Proceeds from today's bond sale reimburse SMUD for recent capital expenditures.

The Series Y issue will deplete SMUD's existing revenue bonding authority, Mr. Nielsen said. Last March, the district's board adopted a resolution authorizing the issuance of additional bonds totaling $800 million. But certain local citizens who oppose some of the district's strategy launched a successful petition drive calling for a vote on the debt authorization.

SMUD officials believe they could prevail in an election, but they are studying various options that might avoid a vote, including adoption of a resolution with less bonding authority, Mr. Nielsen said.

In any event, Mr. Nielsen stressed that the district can meet its capital needs with other borrowing vehicles as well, including certificates of participation, commercial paper, and debt issued by a joint powers authority.

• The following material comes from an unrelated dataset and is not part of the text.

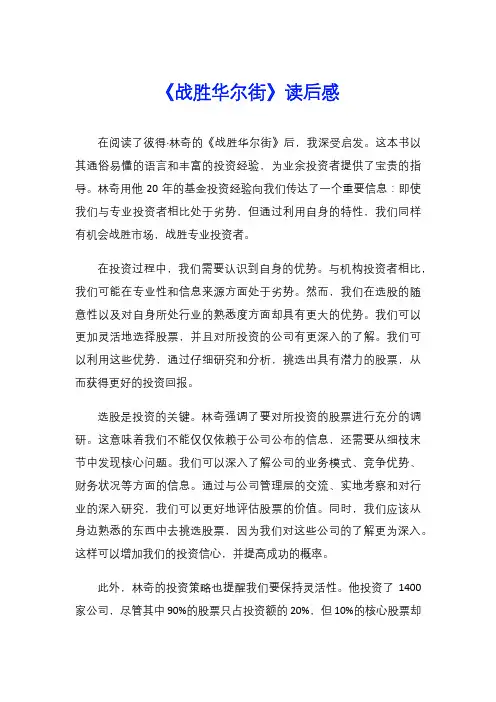 《战胜华尔街》读后感

在阅读了彼得·林奇的《战胜华尔街》后，我深受启发。这本书以其通俗易懂的语言和丰富的投资经验，为业余投资者提供了宝贵的指导。林奇用他 20 年的基金投资经验向我们传达了一个重要信息：即使我们与专业投资者相比处于劣势，但通过利用自身的特性，我们同样有机会战胜市场，战胜专业投资者。

在投资过程中，我们需要认识到自身的优势。与机构投资者相比，我们可能在专业性和信息来源方面处于劣势。然而，我们在选股的随意性以及对自身所处行业的熟悉度方面却具有更大的优势。我们可以更加灵活地选择股票，并且对所投资的公司有更深入的了解。我们可以利用这些优势，通过仔细研究和分析，挑选出具有潜力的股票，从而获得更好的投资回报。

选股是投资的关键。林奇强调了要对所投资的股票进行充分的调研。这意味着我们不能仅仅依赖于公司公布的信息，还需要从细枝末节中发现核心问题。我们可以深入了解公司的业务模式、竞争优势、财务状况等方面的信息。通过与公司管理层的交流、实地考察和对行业的深入研究，我们可以更好地评估股票的价值。同时，我们应该从身边熟悉的东西中去挑选股票，因为我们对这些公司的了解更为深入。这样可以增加我们的投资信心，并提高成功的概率。

此外，林奇的投资策略也提醒我们要保持灵活性。他投资了 1400 家公司，尽管其中 90%的股票只占投资额的 20%，但 10%的核心股票却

He also said today's bond issue will satisfy SMUD's long-term borrowing needs for an estimated two years. The district plans no long-term sales next year, followed by $387 million of sales from 1993 to 1995.

SMUD also is working to decommission Rancho Seco, which it estimates will cost $281 million.

The Nuclear Regulatory Commission has proposed guidelines to the district that in effect would require SMUD to either fund its decommissioning obligation over a five-year period or provide other financial assurances in order to fund over a longer period of time, such as the 17 years proposed by the district.

An A-level rating is the financial criterion that would permit the district to fund the obligation over a longer period of time, Mr. Nielsen said.

An underwriting group led by Goldman, Sanchs & Co. is pricing today's bond issue. SMUD recently made slight changes to its team of co-managers after going through a request for proposal process, adding Morgan Stanley & Co. and dropping Lehman Brothers and PainWebber Inc. Three other co-managers remain the same: Grigsby Brandford Powell Inc., Merill Lynch & Co., and Smith Barney, Harris Upham & Co.